• **Problem requirements**
Print every entry exactly as written.
*** Opening of Entries supplied ***
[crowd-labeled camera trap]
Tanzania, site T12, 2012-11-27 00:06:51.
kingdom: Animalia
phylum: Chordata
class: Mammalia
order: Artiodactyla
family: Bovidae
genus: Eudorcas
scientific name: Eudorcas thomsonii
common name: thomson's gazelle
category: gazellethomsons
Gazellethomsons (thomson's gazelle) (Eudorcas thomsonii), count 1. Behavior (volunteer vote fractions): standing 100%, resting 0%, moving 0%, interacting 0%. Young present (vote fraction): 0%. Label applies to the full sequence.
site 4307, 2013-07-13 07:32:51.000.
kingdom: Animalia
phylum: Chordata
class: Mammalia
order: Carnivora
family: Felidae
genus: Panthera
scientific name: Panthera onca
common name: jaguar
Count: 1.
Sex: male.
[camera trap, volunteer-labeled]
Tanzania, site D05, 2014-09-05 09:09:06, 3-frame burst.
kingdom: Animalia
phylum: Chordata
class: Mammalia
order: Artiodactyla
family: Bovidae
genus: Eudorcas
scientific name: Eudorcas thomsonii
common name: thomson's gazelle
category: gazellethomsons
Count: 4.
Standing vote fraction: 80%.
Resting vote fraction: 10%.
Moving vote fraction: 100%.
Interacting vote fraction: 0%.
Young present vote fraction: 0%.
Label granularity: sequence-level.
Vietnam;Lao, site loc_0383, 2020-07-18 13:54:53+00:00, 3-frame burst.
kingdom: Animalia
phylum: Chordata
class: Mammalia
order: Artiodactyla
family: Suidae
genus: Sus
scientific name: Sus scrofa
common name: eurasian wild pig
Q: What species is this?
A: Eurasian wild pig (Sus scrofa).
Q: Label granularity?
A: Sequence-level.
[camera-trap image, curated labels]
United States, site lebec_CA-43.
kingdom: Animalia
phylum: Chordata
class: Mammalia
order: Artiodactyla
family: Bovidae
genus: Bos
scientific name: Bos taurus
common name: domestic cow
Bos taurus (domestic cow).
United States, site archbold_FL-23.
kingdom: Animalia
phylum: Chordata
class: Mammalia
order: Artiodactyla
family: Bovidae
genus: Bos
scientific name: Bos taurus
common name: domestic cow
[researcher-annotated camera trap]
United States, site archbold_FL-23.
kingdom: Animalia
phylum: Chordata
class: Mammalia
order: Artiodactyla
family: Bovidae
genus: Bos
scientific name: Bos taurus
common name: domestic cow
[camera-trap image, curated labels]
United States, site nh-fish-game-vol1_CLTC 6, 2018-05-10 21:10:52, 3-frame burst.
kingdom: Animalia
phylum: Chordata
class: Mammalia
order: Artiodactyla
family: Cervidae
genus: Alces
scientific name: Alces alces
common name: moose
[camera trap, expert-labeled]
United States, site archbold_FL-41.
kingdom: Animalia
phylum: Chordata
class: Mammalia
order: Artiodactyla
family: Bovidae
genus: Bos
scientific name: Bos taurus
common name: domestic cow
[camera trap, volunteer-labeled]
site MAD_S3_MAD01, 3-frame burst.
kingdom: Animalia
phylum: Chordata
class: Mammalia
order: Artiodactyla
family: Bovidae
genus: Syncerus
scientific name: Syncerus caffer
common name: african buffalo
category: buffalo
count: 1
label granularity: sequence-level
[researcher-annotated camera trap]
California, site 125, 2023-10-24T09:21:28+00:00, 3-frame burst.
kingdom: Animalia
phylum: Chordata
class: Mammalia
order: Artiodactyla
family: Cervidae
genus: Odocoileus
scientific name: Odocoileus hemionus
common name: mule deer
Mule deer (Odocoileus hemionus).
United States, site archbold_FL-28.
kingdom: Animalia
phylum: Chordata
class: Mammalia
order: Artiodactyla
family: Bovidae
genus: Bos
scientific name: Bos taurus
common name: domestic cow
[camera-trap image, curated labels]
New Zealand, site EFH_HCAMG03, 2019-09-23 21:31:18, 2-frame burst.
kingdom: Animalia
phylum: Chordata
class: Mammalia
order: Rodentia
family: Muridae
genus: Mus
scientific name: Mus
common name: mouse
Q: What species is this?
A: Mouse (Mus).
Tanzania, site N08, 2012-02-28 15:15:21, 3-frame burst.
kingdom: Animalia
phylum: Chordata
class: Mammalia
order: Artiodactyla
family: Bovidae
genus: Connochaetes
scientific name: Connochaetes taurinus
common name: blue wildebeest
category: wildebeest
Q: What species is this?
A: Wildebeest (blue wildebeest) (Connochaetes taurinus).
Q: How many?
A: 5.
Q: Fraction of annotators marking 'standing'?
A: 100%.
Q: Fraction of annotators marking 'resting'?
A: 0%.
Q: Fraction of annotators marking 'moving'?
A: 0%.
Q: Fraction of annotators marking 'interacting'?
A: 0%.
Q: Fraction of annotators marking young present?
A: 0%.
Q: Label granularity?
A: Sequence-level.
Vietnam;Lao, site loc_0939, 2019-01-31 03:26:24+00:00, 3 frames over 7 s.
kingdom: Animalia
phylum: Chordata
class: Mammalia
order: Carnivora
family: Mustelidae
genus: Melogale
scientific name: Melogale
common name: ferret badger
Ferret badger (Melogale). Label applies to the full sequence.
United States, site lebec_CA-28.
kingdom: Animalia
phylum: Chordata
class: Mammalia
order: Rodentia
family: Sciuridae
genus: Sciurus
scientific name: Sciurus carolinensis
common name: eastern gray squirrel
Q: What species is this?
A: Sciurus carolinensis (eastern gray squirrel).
*** Close of Entries supplied ***
• **Solution to the exercise**
[crowd-labeled camera trap]
Tanzania, site T12, 2012-11-27 00:06:51.
kingdom: Animalia
phylum: Chordata
class: Mammalia
order: Artiodactyla
family: Bovidae
genus: Eudorcas
scientific name: Eudorcas thomsonii
common name: thomson's gazelle
category: gazellethomsons
Gazellethomsons (thomson's gazelle) (Eudorcas thomsonii), count 1. Behavior (volunteer vote fractions): standing 100%, resting 0%, moving 0%, interacting 0%. Young present (vote fraction): 0%. Label applies to the full sequence.
site 4307, 2013-07-13 07:32:51.000.
kingdom: Animalia
phylum: Chordata
class: Mammalia
order: Carnivora
family: Felidae
genus: Panthera
scientific name: Panthera onca
common name: jaguar
Count: 1.
Sex: male.
[camera trap, volunteer-labeled]
Tanzania, site D05, 2014-09-05 09:09:06, 3-frame burst.
kingdom: Animalia
phylum: Chordata
class: Mammalia
order: Artiodactyla
family: Bovidae
genus: Eudorcas
scientific name: Eudorcas thomsonii
common name: thomson's gazelle
category: gazellethomsons
Count: 4.
Standing vote fraction: 80%.
Resting vote fraction: 10%.
Moving vote fraction: 100%.
Interacting vote fraction: 0%.
Young present vote fraction: 0%.
Label granularity: sequence-level.
Vietnam;Lao, site loc_0383, 2020-07-18 13:54:53+00:00, 3-frame burst.
kingdom: Animalia
phylum: Chordata
class: Mammalia
order: Artiodactyla
family: Suidae
genus: Sus
scientific name: Sus scrofa
common name: eurasian wild pig
Q: What species is this?
A: Eurasian wild pig (Sus scrofa).
Q: Label granularity?
A: Sequence-level.
[camera-trap image, curated labels]
United States, site lebec_CA-43.
kingdom: Animalia
phylum: Chordata
class: Mammalia
order: Artiodactyla
family: Bovidae
genus: Bos
scientific name: Bos taurus
common name: domestic cow
Bos taurus (domestic cow).
United States, site archbold_FL-23.
kingdom: Animalia
phylum: Chordata
class: Mammalia
order: Artiodactyla
family: Bovidae
genus: Bos
scientific name: Bos taurus
common name: domestic cow
[researcher-annotated camera trap]
United States, site archbold_FL-23.
kingdom: Animalia
phylum: Chordata
class: Mammalia
order: Artiodactyla
family: Bovidae
genus: Bos
scientific name: Bos taurus
common name: domestic cow
[camera-trap image, curated labels]
United States, site nh-fish-game-vol1_CLTC 6, 2018-05-10 21:10:52, 3-frame burst.
kingdom: Animalia
phylum: Chordata
class: Mammalia
order: Artiodactyla
family: Cervidae
genus: Alces
scientific name: Alces alces
common name: moose
[camera trap, expert-labeled]
United States, site archbold_FL-41.
kingdom: Animalia
phylum: Chordata
class: Mammalia
order: Artiodactyla
family: Bovidae
genus: Bos
scientific name: Bos taurus
common name: domestic cow
[camera trap, volunteer-labeled]
site MAD_S3_MAD01, 3-frame burst.
kingdom: Animalia
phylum: Chordata
class: Mammalia
order: Artiodactyla
family: Bovidae
genus: Syncerus
scientific name: Syncerus caffer
common name: african buffalo
category: buffalo
count: 1
label granularity: sequence-level
[researcher-annotated camera trap]
California, site 125, 2023-10-24T09:21:28+00:00, 3-frame burst.
kingdom: Animalia
phylum: Chordata
class: Mammalia
order: Artiodactyla
family: Cervidae
genus: Odocoileus
scientific name: Odocoileus hemionus
common name: mule deer
Mule deer (Odocoileus hemionus).
United States, site archbold_FL-28.
kingdom: Animalia
phylum: Chordata
class: Mammalia
order: Artiodactyla
family: Bovidae
genus: Bos
scientific name: Bos taurus
common name: domestic cow
[camera-trap image, curated labels]
New Zealand, site EFH_HCAMG03, 2019-09-23 21:31:18, 2-frame burst.
kingdom: Animalia
phylum: Chordata
class: Mammalia
order: Rodentia
family: Muridae
genus: Mus
scientific name: Mus
common name: mouse
Q: What species is this?
A: Mouse (Mus).
Tanzania, site N08, 2012-02-28 15:15:21, 3-frame burst.
kingdom: Animalia
phylum: Chordata
class: Mammalia
order: Artiodactyla
family: Bovidae
genus: Connochaetes
scientific name: Connochaetes taurinus
common name: blue wildebeest
category: wildebeest
Q: What species is this?
A: Wildebeest (blue wildebeest) (Connochaetes taurinus).
Q: How many?
A: 5.
Q: Fraction of annotators marking 'standing'?
A: 100%.
Q: Fraction of annotators marking 'resting'?
A: 0%.
Q: Fraction of annotators marking 'moving'?
A: 0%.
Q: Fraction of annotators marking 'interacting'?
A: 0%.
Q: Fraction of annotators marking young present?
A: 0%.
Q: Label granularity?
A: Sequence-level.
Vietnam;Lao, site loc_0939, 2019-01-31 03:26:24+00:00, 3 frames over 7 s.
kingdom: Animalia
phylum: Chordata
class: Mammalia
order: Carnivora
family: Mustelidae
genus: Melogale
scientific name: Melogale
common name: ferret badger
Ferret badger (Melogale). Label applies to the full sequence.
United States, site lebec_CA-28.
kingdom: Animalia
phylum: Chordata
class: Mammalia
order: Rodentia
family: Sciuridae
genus: Sciurus
scientific name: Sciurus carolinensis
common name: eastern gray squirrel
Q: What species is this?
A: Sciurus carolinensis (eastern gray squirrel).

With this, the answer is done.